Summarization Coherence Judge

SummarizationCoherenceJudge evaluates the writing quality of a summary: structure, clarity, and logical flow. It complements SummarizationConsistencyJudge by focusing on how the summary reads rather than whether it is factual, returning a 0.0–1.0 score derived from a raw 0–10 judgement.

Improving summary readability

1 from opik.evaluation.metrics import SummarizationCoherenceJudge
2 
3 metric = SummarizationCoherenceJudge()
4 
5 score = metric.score(
6     output="""SUMMARY: First, the product launched. Revenue grew. Margins fell.
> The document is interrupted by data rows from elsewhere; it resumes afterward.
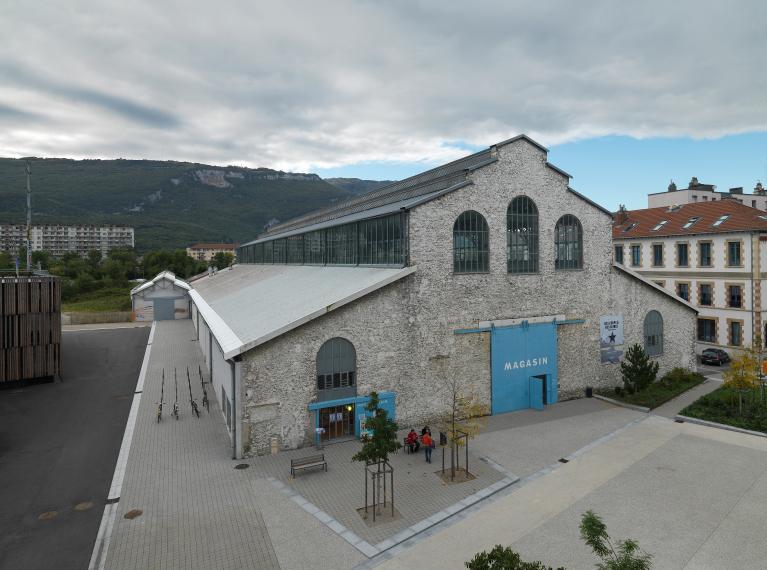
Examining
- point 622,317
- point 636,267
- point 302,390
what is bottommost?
point 302,390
Next steps TBD.""",
7 )
8 
9 print(score.value)   # 0.0–1.0 after normalisation
10 print(score.reason)

Inputs

Argument	Type	Required	Description
`output`	`str`	Yes	Summary text to evaluate.
`input`	`str`	Optional	Original document/talk track for additional context (not required).

Configuration

Parameter	Default	Notes
`model`	`gpt-5-nano`	Upgrade when assessing long-form or domain-specific summaries.
`temperature`	`0.0`	Raise slightly (≤0.3) to expose diverse stylistic critiques.
`track`	`True`	Toggle off to skip logging.
`project_name`	`None`	Override when tracking across projects.

Pair this judge with SummarizationConsistencyJudge to ensure summaries are both factual and easy to skim. The evaluator returns a 0–10 integer that Opik normalises to 0–1.